Nella specie, peraltro, il nesso con l'ordinamento sovranazionale non si mostra insussistente, là dove - se è pur vero che le questioni del cd. welfare e delle politiche sociali sono state tradizionalmente lasciate alle capacità ed adeguatezza delle policies dei singoli Stati membri - non soltanto coesione ed inclusione sociale, lotta alla povertà ed integrazione dei sistemi di solidarietà, rappresentano dal trattato di Amsterdam in avanti e passando per la cd. Agenda di Lisbona obiettivi prioritari dell'Unione, ma soprattutto il ricordato regolamento 859/2003, nel definire un importante intervento normativo proprio in materia di sicurezza sociale e proprio nei riguardi dei cittadini non comunitari (in sostanziale continuità con la direttiva 2003/109 relativa allo status dei cittadini dei paesi terzi soggiornanti di lungo periodo), configura un ulteriore tassello di una generale cittadinanza sociale, già abbozzata dalla direttiva 2000/43/CE sul principio di non discriminazione fondata su razza ed origine etnica, attuata in Italia dal d.lgs. 215/2003, in entrambi i quali è esplicito il riferimento alle "prestazioni sociali" (nonché ad altri aspetti non-lavoristici attinenti alla cittadinanza generalmente intesa).

15. Va, d'altro canto, rilevato come la medesima dottrina, che ritiene eccessivamente disinvolti taluni passaggi interpretativi che mettono sul medesimo piano il modello comunitario e quello Cedu (quali ad es. contenuti in Cass. pen. 10.7.93, Medrano, ed in App. Roma 11.4.2002, in Riv. crit. dir. lav., 2002, 1059), valuti altrettanto «scorretto ... derivare dal semplicistico confronto tra modello comunitario e modello CEDU l'assenza, in quest'ultimo, della supremazia delle norme nonché di meccanismi idonei ad attribuire alle sentenze della Corte di Strasburgo la "diretta vincolatività per il giudice interno" valevole, invece, per le sentenze della Corte di Giustizia».

__________________________________________________

:: ESERCIZI PROPOSTI ::
**1.** Nel testo di riferimento, quale decreto legislativo ha attuato in Italia la direttiva 2000/43/CE?
**2.** Prosegui il testo di riferimento sul confronto tra modello comunitario e modello CEDU, scrivendo il seguito dopo la sua ultima frase.

:: DATI IN ESAME ::
__________________________________________________

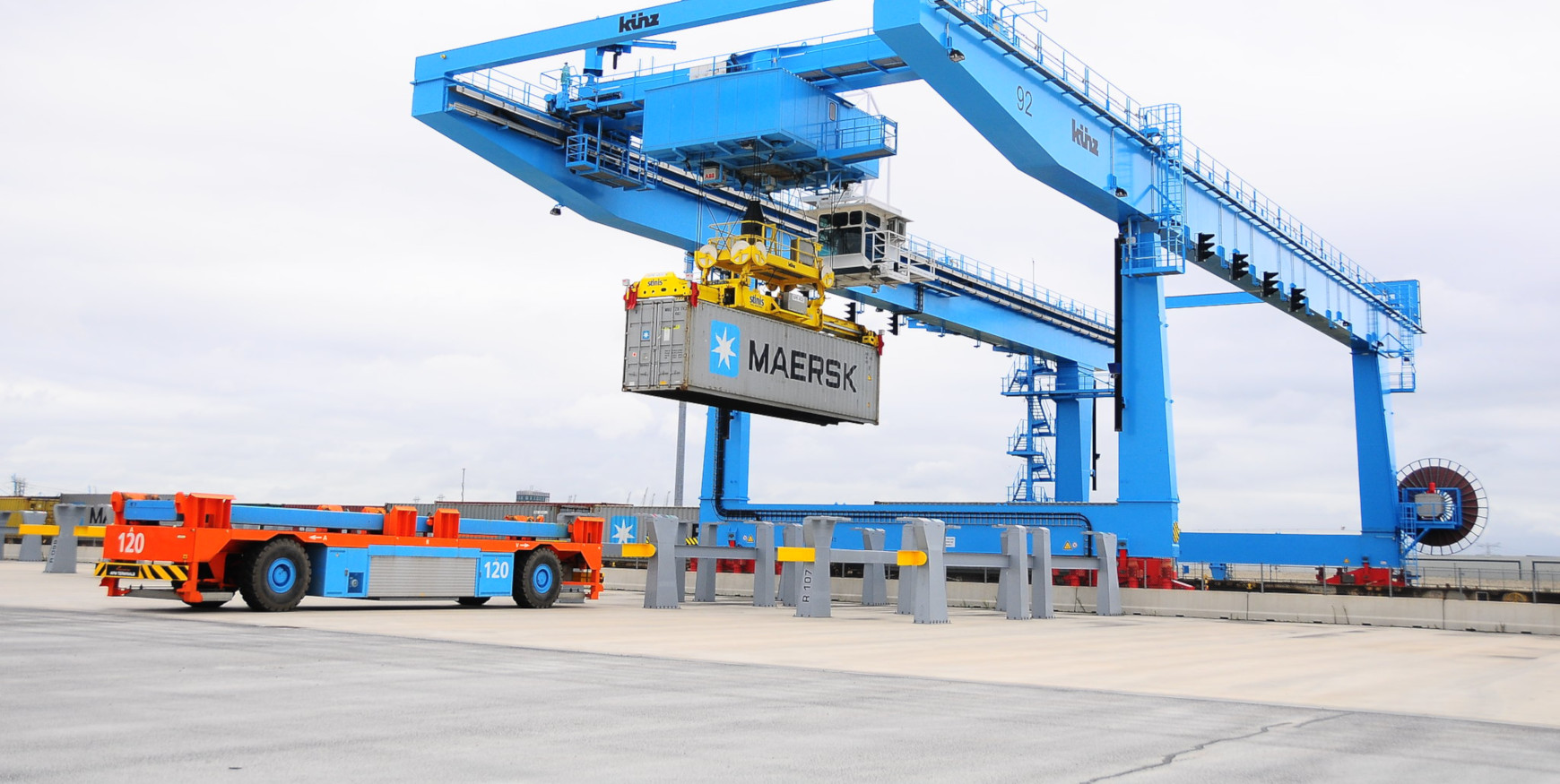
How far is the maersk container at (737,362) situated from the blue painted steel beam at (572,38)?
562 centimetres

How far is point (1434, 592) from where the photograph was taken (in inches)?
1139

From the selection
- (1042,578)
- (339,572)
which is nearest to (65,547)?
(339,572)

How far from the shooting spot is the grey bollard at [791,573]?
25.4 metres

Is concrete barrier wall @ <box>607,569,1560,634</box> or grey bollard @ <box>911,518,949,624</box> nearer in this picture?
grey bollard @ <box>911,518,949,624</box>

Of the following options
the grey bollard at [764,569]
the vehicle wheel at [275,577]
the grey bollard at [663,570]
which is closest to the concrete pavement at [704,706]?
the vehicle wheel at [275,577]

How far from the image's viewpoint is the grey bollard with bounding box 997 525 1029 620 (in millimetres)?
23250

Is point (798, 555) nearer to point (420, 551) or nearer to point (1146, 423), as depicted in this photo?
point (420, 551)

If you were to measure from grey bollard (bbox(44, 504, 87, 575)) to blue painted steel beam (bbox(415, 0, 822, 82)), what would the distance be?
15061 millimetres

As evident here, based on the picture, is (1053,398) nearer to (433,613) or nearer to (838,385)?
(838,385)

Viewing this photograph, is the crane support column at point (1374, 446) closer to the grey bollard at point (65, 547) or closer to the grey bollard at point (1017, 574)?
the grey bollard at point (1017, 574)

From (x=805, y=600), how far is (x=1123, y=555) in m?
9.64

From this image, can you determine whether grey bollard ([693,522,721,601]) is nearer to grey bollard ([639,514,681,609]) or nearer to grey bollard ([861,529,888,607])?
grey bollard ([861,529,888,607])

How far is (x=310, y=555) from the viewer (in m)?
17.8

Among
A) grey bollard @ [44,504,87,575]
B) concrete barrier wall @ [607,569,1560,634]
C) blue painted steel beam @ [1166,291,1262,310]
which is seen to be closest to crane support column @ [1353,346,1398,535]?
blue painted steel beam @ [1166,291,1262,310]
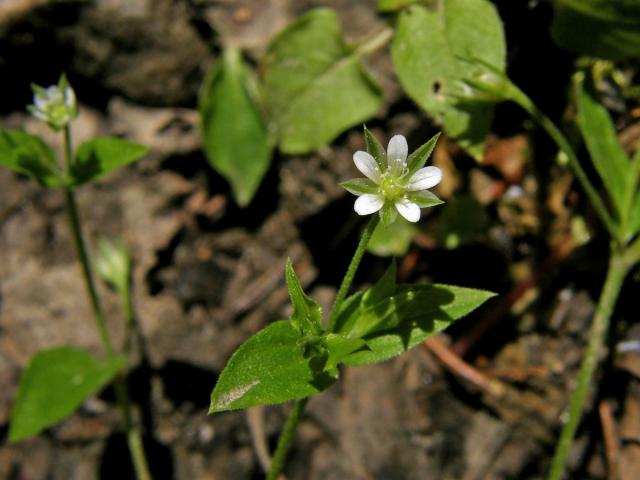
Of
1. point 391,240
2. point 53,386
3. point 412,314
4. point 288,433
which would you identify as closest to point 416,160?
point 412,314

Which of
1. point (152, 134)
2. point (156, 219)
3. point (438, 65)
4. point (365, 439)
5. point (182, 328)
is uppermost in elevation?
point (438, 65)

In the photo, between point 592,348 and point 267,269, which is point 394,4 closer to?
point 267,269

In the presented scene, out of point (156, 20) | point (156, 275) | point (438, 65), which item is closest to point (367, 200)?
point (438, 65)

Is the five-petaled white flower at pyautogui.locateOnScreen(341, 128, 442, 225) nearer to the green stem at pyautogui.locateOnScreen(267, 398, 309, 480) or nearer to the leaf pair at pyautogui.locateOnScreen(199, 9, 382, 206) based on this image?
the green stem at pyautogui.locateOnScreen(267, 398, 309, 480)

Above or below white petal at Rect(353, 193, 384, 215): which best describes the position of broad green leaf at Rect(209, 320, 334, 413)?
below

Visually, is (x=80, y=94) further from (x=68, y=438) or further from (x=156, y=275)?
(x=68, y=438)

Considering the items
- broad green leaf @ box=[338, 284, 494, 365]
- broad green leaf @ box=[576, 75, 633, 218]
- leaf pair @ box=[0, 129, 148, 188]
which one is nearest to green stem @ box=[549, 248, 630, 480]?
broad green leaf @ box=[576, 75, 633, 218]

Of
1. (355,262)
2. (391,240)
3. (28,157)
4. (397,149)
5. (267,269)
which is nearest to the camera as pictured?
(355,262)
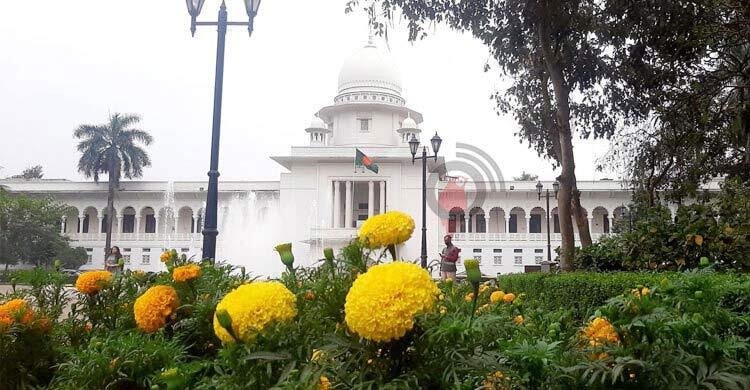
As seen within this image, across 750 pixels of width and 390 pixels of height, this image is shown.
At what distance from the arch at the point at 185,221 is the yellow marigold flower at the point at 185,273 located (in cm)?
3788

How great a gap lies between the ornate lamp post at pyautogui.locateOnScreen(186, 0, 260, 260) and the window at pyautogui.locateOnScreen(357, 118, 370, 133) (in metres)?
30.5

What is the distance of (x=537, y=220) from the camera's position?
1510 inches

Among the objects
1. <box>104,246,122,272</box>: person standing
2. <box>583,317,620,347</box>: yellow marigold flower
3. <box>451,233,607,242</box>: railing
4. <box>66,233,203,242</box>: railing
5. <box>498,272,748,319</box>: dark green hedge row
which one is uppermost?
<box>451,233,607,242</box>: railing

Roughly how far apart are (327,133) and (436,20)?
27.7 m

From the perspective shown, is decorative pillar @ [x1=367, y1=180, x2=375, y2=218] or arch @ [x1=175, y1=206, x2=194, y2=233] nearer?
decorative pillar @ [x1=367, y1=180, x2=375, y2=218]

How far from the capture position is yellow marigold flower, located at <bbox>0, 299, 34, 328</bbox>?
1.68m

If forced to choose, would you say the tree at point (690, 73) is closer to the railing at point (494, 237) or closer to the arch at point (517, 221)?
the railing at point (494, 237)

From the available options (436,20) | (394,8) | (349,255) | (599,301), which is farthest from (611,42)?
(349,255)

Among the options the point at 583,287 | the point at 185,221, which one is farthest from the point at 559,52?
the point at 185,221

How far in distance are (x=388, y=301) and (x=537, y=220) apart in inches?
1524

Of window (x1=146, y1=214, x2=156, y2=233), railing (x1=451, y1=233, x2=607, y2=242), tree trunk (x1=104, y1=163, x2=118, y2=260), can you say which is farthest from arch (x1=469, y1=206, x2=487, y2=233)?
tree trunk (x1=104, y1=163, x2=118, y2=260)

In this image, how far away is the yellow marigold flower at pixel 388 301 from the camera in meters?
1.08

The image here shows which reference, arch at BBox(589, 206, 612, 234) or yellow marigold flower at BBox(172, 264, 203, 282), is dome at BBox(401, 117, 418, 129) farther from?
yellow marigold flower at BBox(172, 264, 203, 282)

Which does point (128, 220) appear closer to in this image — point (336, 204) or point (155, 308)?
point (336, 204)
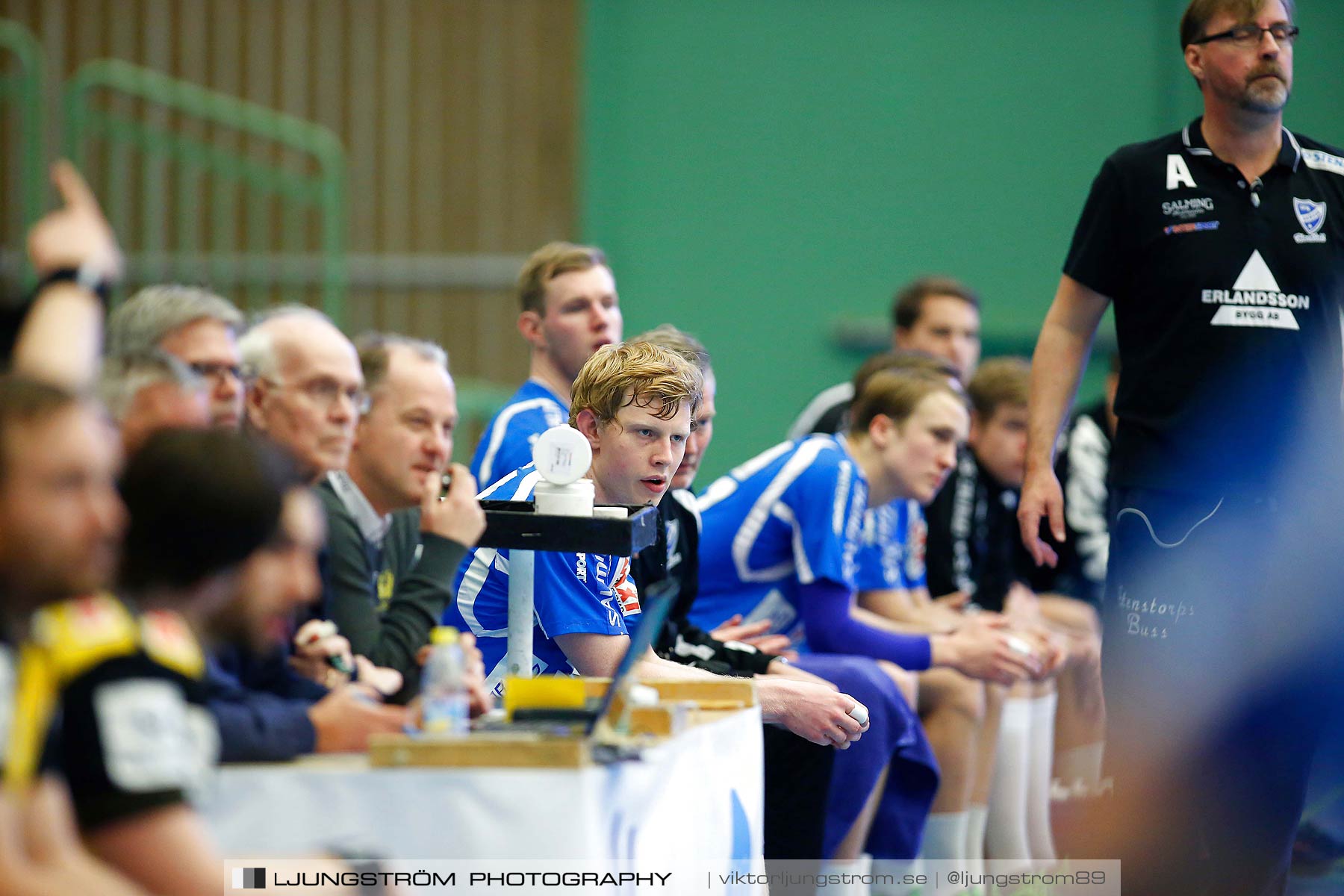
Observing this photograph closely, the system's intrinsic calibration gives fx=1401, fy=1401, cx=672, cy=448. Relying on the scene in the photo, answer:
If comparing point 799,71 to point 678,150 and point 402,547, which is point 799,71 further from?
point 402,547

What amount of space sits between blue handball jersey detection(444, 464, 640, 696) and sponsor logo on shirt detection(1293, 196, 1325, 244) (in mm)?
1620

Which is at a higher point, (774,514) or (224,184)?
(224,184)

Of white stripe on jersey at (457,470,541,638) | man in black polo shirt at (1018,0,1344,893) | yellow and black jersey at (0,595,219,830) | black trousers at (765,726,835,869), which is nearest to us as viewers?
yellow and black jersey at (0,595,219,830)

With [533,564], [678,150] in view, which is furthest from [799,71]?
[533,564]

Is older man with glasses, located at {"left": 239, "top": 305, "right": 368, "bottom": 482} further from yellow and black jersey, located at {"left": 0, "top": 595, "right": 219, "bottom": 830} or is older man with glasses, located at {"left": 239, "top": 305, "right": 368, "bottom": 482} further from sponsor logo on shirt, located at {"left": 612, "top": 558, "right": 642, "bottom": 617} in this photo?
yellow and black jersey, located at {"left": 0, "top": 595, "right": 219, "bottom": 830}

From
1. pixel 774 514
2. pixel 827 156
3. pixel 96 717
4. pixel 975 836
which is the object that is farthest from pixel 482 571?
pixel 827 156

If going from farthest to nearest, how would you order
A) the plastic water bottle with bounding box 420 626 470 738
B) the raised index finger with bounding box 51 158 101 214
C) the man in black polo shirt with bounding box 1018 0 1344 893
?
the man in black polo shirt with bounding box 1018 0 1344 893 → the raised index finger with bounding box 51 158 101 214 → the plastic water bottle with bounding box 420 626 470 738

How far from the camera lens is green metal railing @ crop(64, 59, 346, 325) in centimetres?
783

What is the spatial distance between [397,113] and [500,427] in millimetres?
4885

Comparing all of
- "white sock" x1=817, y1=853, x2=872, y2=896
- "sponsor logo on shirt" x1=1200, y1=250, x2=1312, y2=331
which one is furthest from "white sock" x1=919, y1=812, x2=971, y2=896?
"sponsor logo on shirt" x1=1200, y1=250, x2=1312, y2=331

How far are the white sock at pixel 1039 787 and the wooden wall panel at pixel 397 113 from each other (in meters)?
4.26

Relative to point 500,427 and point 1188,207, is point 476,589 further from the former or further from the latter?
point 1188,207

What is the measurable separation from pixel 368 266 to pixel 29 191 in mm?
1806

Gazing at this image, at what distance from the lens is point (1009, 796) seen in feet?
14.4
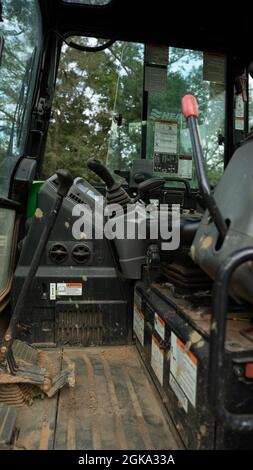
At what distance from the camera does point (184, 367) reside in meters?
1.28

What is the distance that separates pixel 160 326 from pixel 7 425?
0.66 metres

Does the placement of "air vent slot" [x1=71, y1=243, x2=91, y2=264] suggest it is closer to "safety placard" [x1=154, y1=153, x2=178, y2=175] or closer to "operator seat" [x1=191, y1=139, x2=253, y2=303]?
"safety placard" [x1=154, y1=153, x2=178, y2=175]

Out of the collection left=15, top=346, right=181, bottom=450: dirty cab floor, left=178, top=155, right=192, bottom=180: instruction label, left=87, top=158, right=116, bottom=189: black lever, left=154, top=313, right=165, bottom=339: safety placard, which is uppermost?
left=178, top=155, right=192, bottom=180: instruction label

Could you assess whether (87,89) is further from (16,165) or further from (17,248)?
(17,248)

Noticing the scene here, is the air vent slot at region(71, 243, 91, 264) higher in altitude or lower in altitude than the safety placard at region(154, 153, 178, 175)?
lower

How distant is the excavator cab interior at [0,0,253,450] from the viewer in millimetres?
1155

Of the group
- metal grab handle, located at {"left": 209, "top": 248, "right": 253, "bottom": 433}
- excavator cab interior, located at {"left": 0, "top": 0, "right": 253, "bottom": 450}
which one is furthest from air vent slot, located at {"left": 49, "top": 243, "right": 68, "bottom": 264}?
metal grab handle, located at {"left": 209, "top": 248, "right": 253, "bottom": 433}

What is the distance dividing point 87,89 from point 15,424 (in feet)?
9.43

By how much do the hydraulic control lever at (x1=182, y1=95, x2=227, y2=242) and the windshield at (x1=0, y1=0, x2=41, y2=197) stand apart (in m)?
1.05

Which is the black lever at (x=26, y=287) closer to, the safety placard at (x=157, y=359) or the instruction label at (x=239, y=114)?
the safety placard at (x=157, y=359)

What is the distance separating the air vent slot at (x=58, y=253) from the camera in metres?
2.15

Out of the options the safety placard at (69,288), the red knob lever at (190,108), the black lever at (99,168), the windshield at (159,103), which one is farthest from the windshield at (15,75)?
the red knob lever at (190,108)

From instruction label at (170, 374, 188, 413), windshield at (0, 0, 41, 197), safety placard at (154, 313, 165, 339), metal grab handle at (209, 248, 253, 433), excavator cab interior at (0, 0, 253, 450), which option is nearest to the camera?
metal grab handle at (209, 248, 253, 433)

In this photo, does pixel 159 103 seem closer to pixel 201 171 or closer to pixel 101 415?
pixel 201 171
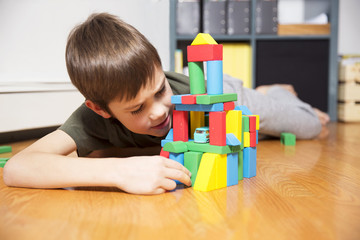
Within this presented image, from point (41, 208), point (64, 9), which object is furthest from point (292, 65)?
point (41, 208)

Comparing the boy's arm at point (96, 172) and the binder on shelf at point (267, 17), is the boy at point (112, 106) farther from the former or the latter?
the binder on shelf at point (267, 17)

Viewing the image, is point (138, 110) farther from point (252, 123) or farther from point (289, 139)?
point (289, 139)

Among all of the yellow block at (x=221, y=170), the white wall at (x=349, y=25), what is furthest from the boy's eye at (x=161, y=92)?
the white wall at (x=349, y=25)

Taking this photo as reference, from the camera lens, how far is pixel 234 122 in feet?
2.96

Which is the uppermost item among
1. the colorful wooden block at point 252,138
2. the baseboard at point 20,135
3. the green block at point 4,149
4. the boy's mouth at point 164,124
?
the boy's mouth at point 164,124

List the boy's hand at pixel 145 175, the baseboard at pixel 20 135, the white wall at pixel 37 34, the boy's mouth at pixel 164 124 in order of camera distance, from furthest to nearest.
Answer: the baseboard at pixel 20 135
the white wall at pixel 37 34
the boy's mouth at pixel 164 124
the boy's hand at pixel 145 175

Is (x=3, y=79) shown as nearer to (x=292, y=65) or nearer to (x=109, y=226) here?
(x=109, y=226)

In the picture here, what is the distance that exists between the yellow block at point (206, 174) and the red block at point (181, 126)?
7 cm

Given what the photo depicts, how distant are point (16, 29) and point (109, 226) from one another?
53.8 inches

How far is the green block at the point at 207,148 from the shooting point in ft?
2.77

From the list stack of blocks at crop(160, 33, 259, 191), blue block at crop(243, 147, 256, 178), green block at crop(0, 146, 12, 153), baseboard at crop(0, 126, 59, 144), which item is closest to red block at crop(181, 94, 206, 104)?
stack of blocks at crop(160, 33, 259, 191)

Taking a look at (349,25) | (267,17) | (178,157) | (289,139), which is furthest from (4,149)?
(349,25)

__________________________________________________

:: SOLUZIONI DEGLI ESERCIZI ::
**1.** Il d.lgs. 215/2003.

**2.**
16. In conclusione sia la "interferenza virtuosa" tra ordinamenti giuridici - tutti, com'è pacifico, accolti nell'ordinamento italiano - attraverso il ricordato richiamo della Convenzione del 1950 da parte dell'art. 6 Tue e l'opera della giurisprudenza delle Corti di Lussemburgo e di Strasburgo sia il rinvenimento nell'art. 34.2 della Carta di Nizza di un postulato valoriale (ma non soltanto, vista la "giuridificazione" di questa mediante il dialogo tra Corti sovranazionali ed anche nazionali: tra le tante v. trib. costitutional spagnolo 13.2.2006, STC 41/2006; House of Lords 28.2.2007, Dabas v. High Court of Justice Madrid), che permette di assegnare alla sicurezza sociale anche dei cittadini extracomunitari la portata di diritto fondamentale esigibile presso le Corti dell'Unione in virtù della latitudine universale del principio di eguaglianza, consentono di affermare il diritto di questi ultimi alle provvidenze economiche destinate allo scopo di assistenza dall'ordinamento nazionale, senza che siano rilevanti distinzioni dettate dal possesso di uno o altro documento di regolare soggiorno, e di disapplicare la disciplina nazionale (quale l'art. 80, co. 19, l. 388/2000) che introduca siffatte distinzioni di regime, perché radicalmente contrastante con il detto generale principio di eguaglianza ed il divieto di discriminazione per nazionalità, in ragione dell'affermato primato degli ordinamenti comunitario ed internazionale in materia.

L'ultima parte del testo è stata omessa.